*EXTRACTED TEXT*
Key takeaways

  • Home insurance carriers may cancel or refuse to renew policies under some circumstances.
  • States have different laws and rules regulating how and when homeowners insurance companies can drop you.
  • If you are unable to get home insurance through a private insurer, you may be eligible for a policy through your state’s FAIR plan.

Dealing with a dropped or nonrenewed home insurance policy can be a headache, but you aren’t alone. Insurance rates and availability have been on somewhat of a rollercoaster in recent years, with prices rising and availability declining. Coastal states like Florida and California have been seeing an exodus of home insurance options in recent years, and other inland states are starting to see some of the same. The increasing frequency and severity of weather-related disasters spur a big part of this problem.

However, if you find yourself scrambling for home insurance, the bigger picture may be of less interest. What’s important to know is that you have options and resources. When your home insurance company drops you, don’t give up; let Bankrate walk you through the process of getting your home insured once again.

*RAW DATA*
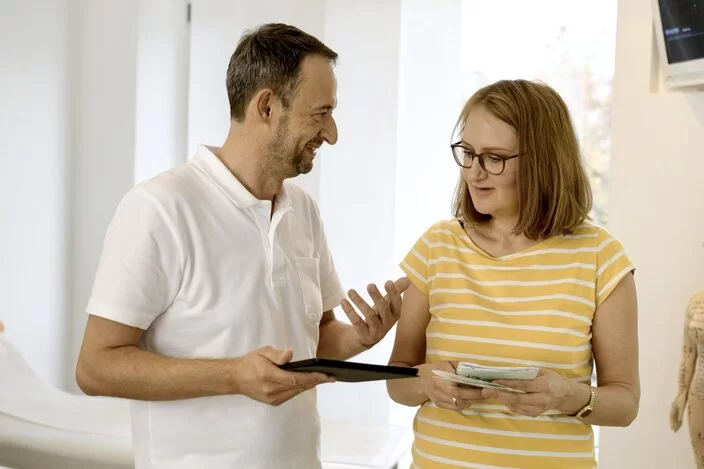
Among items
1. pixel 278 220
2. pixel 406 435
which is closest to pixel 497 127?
pixel 278 220

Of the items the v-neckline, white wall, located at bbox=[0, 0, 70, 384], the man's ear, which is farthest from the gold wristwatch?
white wall, located at bbox=[0, 0, 70, 384]

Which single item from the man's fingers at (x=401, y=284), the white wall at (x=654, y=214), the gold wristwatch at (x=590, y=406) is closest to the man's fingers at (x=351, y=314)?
the man's fingers at (x=401, y=284)

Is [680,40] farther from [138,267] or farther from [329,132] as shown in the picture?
[138,267]

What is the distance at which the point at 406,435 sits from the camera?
3.79 m

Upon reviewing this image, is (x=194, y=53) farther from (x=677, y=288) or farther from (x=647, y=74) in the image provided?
(x=677, y=288)

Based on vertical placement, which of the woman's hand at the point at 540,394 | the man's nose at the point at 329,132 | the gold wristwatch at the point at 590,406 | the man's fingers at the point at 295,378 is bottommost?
the gold wristwatch at the point at 590,406

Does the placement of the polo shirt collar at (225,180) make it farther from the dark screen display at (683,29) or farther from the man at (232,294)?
the dark screen display at (683,29)

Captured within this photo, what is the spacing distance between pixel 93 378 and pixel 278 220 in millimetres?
486

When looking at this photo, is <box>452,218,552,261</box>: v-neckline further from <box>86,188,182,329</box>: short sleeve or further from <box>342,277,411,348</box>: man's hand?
<box>86,188,182,329</box>: short sleeve

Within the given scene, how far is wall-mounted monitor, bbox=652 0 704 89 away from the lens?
320 centimetres

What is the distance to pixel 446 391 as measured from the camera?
5.70 ft

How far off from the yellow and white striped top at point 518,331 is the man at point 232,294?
0.45 ft

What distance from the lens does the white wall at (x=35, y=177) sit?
3641mm

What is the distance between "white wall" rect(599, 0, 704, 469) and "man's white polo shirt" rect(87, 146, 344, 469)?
6.36ft
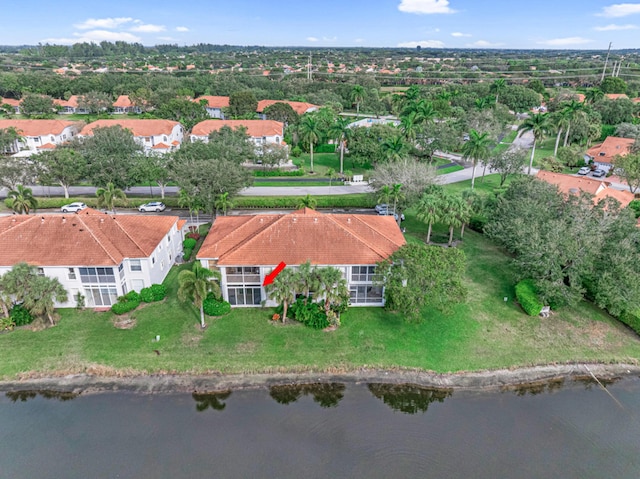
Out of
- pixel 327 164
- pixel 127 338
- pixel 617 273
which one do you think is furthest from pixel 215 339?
pixel 327 164

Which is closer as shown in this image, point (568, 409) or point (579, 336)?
point (568, 409)

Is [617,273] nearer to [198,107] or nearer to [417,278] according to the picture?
[417,278]

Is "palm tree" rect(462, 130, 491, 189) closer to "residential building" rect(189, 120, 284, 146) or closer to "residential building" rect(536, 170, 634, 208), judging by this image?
"residential building" rect(536, 170, 634, 208)

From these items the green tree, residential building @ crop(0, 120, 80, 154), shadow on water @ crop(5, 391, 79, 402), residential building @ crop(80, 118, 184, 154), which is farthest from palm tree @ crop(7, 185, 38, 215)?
residential building @ crop(0, 120, 80, 154)

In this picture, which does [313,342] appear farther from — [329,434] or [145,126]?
[145,126]

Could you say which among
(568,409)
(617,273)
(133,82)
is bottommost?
(568,409)

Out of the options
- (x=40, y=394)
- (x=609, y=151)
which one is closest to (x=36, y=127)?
(x=40, y=394)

*WRITTEN TASKS*
(1) List the key takeaways given at the start of the home insurance text.
(2) For each statement, say whether it agrees with the home insurance text, and quote the words that decide it.
(a) Home insurance prices have been falling in recent years.
(b) The rules on how insurers can drop a homeowner vary from state to state.
(c) Only coastal states have seen home insurance options leave.
(3) Rewrite the stretch of the home insurance text from "Dealing with a" through "insured once again.", replacing "rollercoaster" with "seesaw".
The rows play no part in this work.

*LIST OF SOLUTIONS*
(1)
1. Home insurance carriers may cancel or refuse to renew policies under some circumstances.
2. States have different laws and rules regulating how and when homeowners insurance companies can drop you.
3. If you are unable to get home insurance through a private insurer, you may be eligible for a policy through your state's FAIR plan.

(2)
(a) No: "with prices rising and availability declining"
(b) Yes: "States have different laws and rules regulating how and when homeowners insurance companies can drop you"
(c) No: "other inland states are starting to see some of the same"

(3)
Dealing with a dropped or nonrenewed home insurance policy can be a headache, but you aren’t alone. Insurance rates and availability have been on somewhat of a seesaw in recent years, with prices rising and availability declining. Coastal states like Florida and California have been seeing an exodus of home insurance options in recent years, and other inland states are starting to see some of the same. The increasing frequency and severity of weather-related disasters spur a big part of this problem.

However, if you find yourself scrambling for home insurance, the bigger picture may be of less interest. What’s important to know is that you have options and resources. When your home insurance company drops you, don’t give up; let Bankrate walk you through the process of getting your home insured once again.